Someone to Love Me
Page 1
Praise for
the Bluford Series:
“As soon as I finished one book, I couldn’t wait to start the next one. No books have ever made me do that before.”
— Terrance W
“The suspense got to be so great I could feel the blood pounding in my ears.”
— Yolanda E.
“Once I started reading them, I just couldn’t stop, not even to go to sleep.”
— Brian M.
“Great books! I hope they write more.”
— Eric J.
“When I finished these books, I went back to the beginning and read them all over again. That’s how much I loved them.”
— Caren B.
“I found it very easy to lose myself in these books. They kept my interest from beginning to end and were always realistic.The characters are vivid, and the endings left me in eager anticipation of the next book.”
— Keziah J.
Books in the
Bluford Series
Lost and Found
A Matter of Trust
Secrets in the Shadows
Someone to Love Me
The Bully
The Gun
Until We Meet Again
Blood Is Thicker
Brothers in Arms
Summer of Secrets
The Fallen
Shattered
Search for Safety
Copyright © 2002 by Townsend Press, Inc.
Printed in the United States of America
9 8 7 6 5 4 3 2 1
Cover illustration © 2001 by Gerald Purnell
Cover design by Larry Didona
All rights reserved. Any one chapter
of this book may be reproduced without
the written permission of the publisher.
For permission to reproduce more than
one chapter, send requests to:
cs@townsendpress.com
ISBN-13: 978-0-944210-06-2
ISBN-10: 0-944210-06-6
Library of Congress Control Number:
2002103953
Chapter 1
Cindy Gibson tripped over a stack of magazines in the middle of the living room, bumped her knee against the sharp corner of the coffee table, and dropped a can of cat food on the floor.

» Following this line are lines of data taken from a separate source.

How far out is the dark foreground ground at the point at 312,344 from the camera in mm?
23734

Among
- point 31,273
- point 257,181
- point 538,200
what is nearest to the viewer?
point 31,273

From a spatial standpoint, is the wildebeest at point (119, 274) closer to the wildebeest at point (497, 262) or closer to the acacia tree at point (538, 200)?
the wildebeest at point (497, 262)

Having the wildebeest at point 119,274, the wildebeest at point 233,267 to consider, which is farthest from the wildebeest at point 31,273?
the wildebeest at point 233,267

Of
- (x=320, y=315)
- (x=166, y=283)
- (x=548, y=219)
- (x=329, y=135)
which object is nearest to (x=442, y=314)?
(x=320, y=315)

“Ouch, my leg!” she howled. “This place is a freakin’ mess!” Her two cats, Theo and Cleo, scurried beneath the table.
Lorraine, Cindy’s mother, came out of her bedroom carrying a small mirror. She peered at her reflection as she walked, carefully examining the lipstick she had just put on. “Stop whinin’, baby. Just straighten things up before you leave for school. I’m late for work. ”
“I’m not going to school today,” Cindy declared. She waited to see if her mother would get angry and insist that she go. Cindy was a freshman at Bluford High, and even though it was only October, she had already missed several days of school.

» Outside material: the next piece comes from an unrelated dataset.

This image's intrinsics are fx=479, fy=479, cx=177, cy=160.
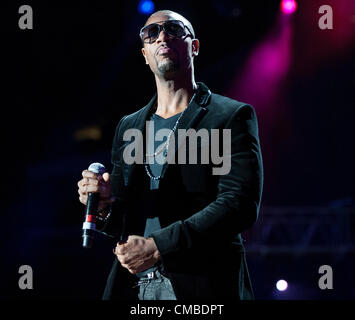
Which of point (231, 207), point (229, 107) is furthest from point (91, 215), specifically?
point (229, 107)

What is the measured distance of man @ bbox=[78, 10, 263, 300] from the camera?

“You better go to school, baby,” her mother said, touching up her eye makeup. “If you drop out at your age, you’ll end up like me, in your thirties waitin’ tables at some grease pit for next to nothing. This ain’t the kinda life you wanna have, girl. Believe me on that. By the way, if Raffie calls, tell him I’m off work at five tonight. Bye, baby. ” Cindy heard a thud as her mother closed the front door of their small apartment.
Theo, a jet-black cat, crept warily from under the table, followed by Cleo, who was gray and white. Dust and crumbs from under the table stuck delicately to each cat’s coat.
Cindy brushed the cats’ fur, cleaned up the spilled food, and walked out to the kitchen. Theo and Cleo followed quickly behind her. “Mom doesn’t really care if I go to school,” Cindy pouted, grabbing a fresh can of cat food. “All she cares about is Raffie and whether or not she’s put the right gunk on her face, right, Theo?” The cat blinked and rubbed its furry face against her leg.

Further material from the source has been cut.